• Treatment with AFM28 innate cell engager (ICE), designed to target CD123-positive cancer cells in patients with acute myeloid leukemia (AML), led to dose-dependent tumor growth control in a validated in vivo mouse model
  
• AFM28 led to an effective reduction of CD123-expressing AML patient-derived leukemic blasts and stem cells in a newly engineered ex vivo bone marrow niche model

MANNHEIM, Germany, May 14, 2024 (GLOBE NEWSWIRE) -- Affimed N.V. (NASDAQ:AFMD), a clinical-stage immuno-oncology company committed to giving patients back their innate ability to fight cancer, today announced the publication of an abstract for the annual congress of the European Hematology Association (EHA), taking place in Madrid, Spain, June 13 – 16, 2024. The abstract presents preclinical data of Affimed's CD16A/CD123-targeting ICE, AFM28, in an acute myeloid leukemia (AML) mouse xenograft model and shows that increasing doses of AFM28 lead to a dose-dependent tumor growth control, resulting in an increased median life span of the treated mice compared to controls.

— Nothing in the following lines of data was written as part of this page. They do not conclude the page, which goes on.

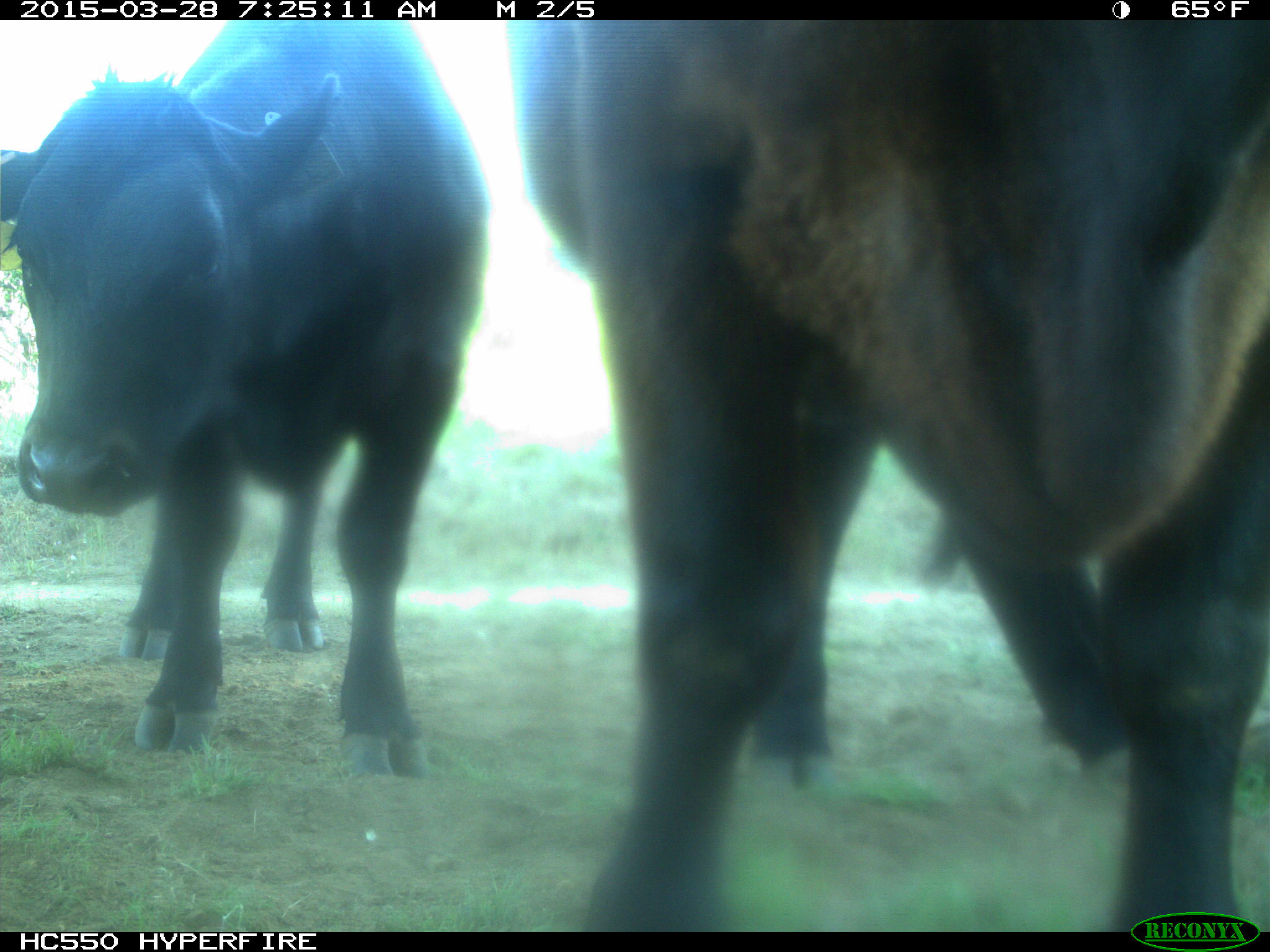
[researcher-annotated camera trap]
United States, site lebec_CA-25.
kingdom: Animalia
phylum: Chordata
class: Mammalia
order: Artiodactyla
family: Bovidae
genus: Bos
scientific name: Bos taurus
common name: domestic cow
Bos taurus (domestic cow).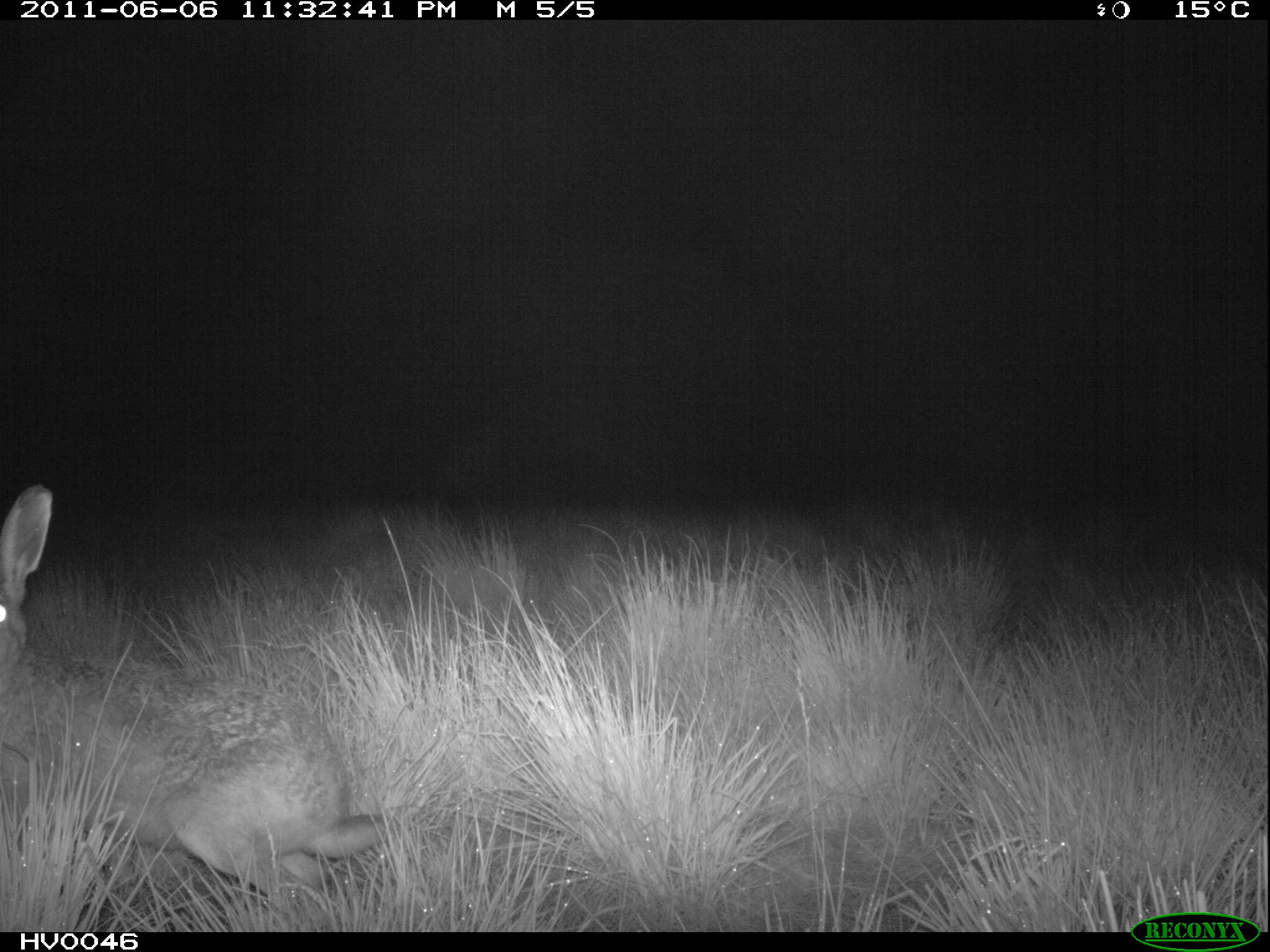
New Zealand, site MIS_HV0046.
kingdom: Animalia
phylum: Chordata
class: Mammalia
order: Lagomorpha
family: Leporidae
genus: Lepus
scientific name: Lepus europaeus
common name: brown hare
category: hare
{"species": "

In addition, the abstract shows a data set from a collaboration with Dr. Hind Medyouf's group at the Institute for Tumor Biology and Experimental Therapy, Georg-Speyer-Haus, Frankfurt am Main, Germany. In a newly engineered ex vivo Human Organotypic Marrow Environment (HOME) model, the combination of AFM28 and allogeneic NK cells can lead to an effective reduction of CD123-expressing AML patient-derived leukemic blasts and stem cells. Importantly, the HOME model exhibits key immune suppressive cellular components, i.e. mesenchymal niche cells, enhancing the translational relevance of AFM28 preclinical activity.